--- Page extract Enclosed Below ---

We’re all about creating tangible prototypes that respond to barriers to cycling

What is a CycleHack?

A CycleHack is a tangible prototype that addresses a barrier to cycling.  It is an idea or set of solutions, that solves problems with cycling from people wanting to get into using bikes, to people who ride on a daily basis.

Cy.cle.Hack (si-cal hak)

noun, plural CycleHacks

A tangible prototype that addresses a barrier to cycling.

 verb, CycleHacked, CycleHacking

To retrospectively modify current infrastructure and / or cycling products & services using a cyclist’s intuition.



What kind of barriers?

A barrier to cycling is anything that stops a person from getting onto their bike. The problems we seek to solve differ between cities as geographical, social and environmental conditions change. Some of the barriers that we address are specific to a location like troublesome street corners or intersections. Others are larger macro issues such the way we market cycling to diverse audiences, such as women and those living with a disability.

The more we open up the discussion about these barriers and move beyond the initial focus upon cycle lanes, you uncover a whole range of issues from large to small.

Micro Barriers

CycleHack has created solutions micro barriers such as cycling with a handbag, making a skirt bikeable and indicating in a safe why, that doesn’t make you feel like you are going to fall off. Micro barriers are focused on smaller issues and result in quite defined products, services and new campaign ideas.

Geographic Barriers

CycleHackers often look at specific locations within their area and aim to decrease challenges and increase cycling. For example, this may be a particular problematic intersection or addressing the cycling infrastructure in a certain neighbourhood.

Macro Barriers

While some cities may not have an existing bike community or infrastructure, CycleHack considers bigger questions such as ‘How do we encourage people to cycle?’ and ‘How can we better communicate the benefits of cycling.’ These larger barriers often produce strategic plans or early stage concepts to take forward.

--- End of Enclosed Page extract ---

__Work instruction__
Continue the page about CycleHack and barriers to cycling, starting after its final paragraph on macro barriers.

--- Extracted material Enclosed Below ---

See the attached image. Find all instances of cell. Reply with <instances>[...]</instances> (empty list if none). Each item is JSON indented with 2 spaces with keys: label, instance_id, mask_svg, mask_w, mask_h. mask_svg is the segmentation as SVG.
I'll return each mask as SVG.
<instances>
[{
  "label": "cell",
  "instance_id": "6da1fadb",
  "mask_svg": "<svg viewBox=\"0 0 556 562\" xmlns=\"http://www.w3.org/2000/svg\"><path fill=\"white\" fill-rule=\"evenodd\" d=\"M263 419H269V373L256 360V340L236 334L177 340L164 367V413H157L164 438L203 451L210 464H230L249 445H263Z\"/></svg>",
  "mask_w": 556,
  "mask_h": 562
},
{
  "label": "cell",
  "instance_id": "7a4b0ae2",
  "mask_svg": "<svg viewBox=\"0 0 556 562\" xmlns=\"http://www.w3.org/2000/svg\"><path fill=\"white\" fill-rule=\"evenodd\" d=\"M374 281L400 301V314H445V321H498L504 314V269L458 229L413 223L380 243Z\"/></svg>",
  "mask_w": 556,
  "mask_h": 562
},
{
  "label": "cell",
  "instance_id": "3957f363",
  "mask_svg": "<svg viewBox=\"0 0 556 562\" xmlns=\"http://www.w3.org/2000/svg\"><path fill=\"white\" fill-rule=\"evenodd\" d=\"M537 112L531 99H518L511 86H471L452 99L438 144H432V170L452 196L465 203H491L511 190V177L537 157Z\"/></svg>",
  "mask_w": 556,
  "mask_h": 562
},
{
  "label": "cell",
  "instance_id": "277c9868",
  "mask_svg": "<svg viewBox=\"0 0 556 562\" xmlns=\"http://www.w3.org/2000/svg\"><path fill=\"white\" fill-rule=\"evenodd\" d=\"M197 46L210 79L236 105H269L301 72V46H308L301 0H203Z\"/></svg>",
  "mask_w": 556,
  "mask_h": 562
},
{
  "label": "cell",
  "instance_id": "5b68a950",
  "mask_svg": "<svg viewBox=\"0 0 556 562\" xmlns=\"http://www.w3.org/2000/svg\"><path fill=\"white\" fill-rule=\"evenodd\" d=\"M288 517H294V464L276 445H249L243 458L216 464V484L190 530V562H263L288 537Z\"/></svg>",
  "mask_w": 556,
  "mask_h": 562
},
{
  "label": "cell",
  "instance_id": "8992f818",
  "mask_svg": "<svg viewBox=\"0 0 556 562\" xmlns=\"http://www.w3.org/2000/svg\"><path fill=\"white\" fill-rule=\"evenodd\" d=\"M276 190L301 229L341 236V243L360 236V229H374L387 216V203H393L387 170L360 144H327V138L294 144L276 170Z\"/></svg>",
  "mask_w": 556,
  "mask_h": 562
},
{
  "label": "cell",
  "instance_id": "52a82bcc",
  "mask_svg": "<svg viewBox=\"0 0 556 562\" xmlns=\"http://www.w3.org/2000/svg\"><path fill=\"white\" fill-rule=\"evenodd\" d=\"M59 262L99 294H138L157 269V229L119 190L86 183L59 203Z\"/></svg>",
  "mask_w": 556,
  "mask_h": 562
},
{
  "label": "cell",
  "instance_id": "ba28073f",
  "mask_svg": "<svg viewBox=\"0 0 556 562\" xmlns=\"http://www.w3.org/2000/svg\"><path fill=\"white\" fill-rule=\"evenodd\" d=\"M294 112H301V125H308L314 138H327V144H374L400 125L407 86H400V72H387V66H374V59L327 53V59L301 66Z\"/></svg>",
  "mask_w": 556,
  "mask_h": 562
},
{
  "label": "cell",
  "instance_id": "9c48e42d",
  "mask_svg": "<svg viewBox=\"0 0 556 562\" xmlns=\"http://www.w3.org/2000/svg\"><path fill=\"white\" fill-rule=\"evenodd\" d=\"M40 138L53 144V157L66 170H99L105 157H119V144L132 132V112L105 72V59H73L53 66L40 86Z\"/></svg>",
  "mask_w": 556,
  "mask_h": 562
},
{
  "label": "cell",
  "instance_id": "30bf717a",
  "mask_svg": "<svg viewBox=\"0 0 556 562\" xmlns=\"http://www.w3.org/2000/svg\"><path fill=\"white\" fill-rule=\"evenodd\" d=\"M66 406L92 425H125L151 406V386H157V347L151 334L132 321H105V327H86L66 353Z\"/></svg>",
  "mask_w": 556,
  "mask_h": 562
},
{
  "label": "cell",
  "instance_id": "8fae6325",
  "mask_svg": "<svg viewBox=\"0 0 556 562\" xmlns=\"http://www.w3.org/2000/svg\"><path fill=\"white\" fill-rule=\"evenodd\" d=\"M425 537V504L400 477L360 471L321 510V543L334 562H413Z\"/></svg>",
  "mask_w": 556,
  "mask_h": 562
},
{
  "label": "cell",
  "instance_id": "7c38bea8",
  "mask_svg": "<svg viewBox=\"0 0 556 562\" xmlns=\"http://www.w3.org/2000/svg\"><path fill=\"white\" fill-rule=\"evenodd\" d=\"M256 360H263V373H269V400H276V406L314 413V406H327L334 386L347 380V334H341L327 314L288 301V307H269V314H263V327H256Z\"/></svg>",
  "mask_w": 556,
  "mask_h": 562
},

--- End of Enclosed Extracted material ---

__Task result__
CycleHack Categories


From mudguards you can print out in the office to DIY indicator light instructions, physical cyclehacks are objects that can be modeled, tested and further prototyped using readily available materials.


Using digital technologies to overcome barriers offers a whole spectrum of possibilities for new experience ideas. These can range from using real-time cycling data to create digital apps to simply starting a new Facebook group to build a community around your idea.


Event and campaign cyclehacks often overlap both physical and digital categories and seek to build collective power to address barriers. This type of cyclehack isn’t limited to cyclists but can include taxi drivers, pedestrians, drivers, bus drivers and other road users. It can be prototyped and tested through gathering together event participants and documenting the impact.


CycleHack can influence policy through grouping together a few of these categories and prototyping some amazing tools for change. We’ve seen cycling advocates create, crowdsource and publish Google Docs which invite the public opinion, to digital apps that enable individuals to gather their own cycling data to collectively influence the future of cycling policy.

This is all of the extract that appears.